Un quadro come questo non è naturalmente figlio dell’ultima legge di bilancio, ma nasce da dinamiche più strutturali e soprattutto costruisce una gabbia rigida per tutte le prossime scelte di politica economica. Gabbia che sarà rinforzata anche dall’evoluzione del Patto di stabilità Ue, che nelle nuove regole in discussione giusto in queste settimane per la traduzione nella normativa destinata a entrare in vigore dal 2024 concentrerà i propri vincoli proprio sulle spese, a partire da quelle primarie (al netto del debito) che in teoria possono essere modificate dalle scelte discrezionali dei governi.
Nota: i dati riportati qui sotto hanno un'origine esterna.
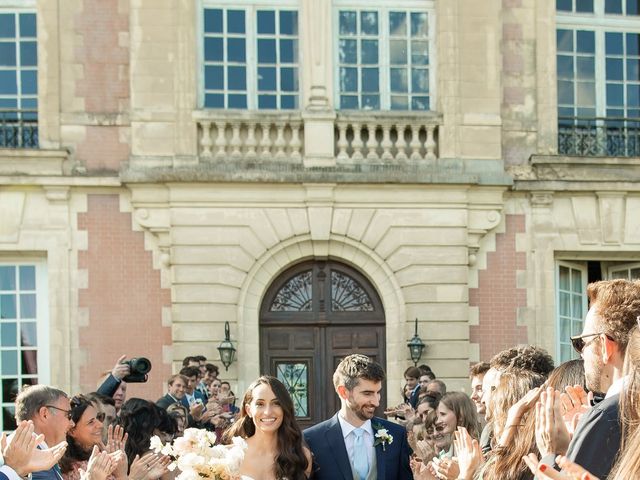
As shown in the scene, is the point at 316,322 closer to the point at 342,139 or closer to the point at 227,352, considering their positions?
the point at 227,352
Scelte discrezionali ma complicatissime, perché la retorica della «lotta agli sprechi» ha mostrato come i tagli generici che non colpiscono interessi o esigenze specifiche hanno il difetto di non esistere: i numeri della spending review collegata al Pnrr, che nel 2023 mettono in calendario risparmi per 800 milioni, lo 0,067% della spesa pubblica autorizzata, sono una conferma chiara del problema.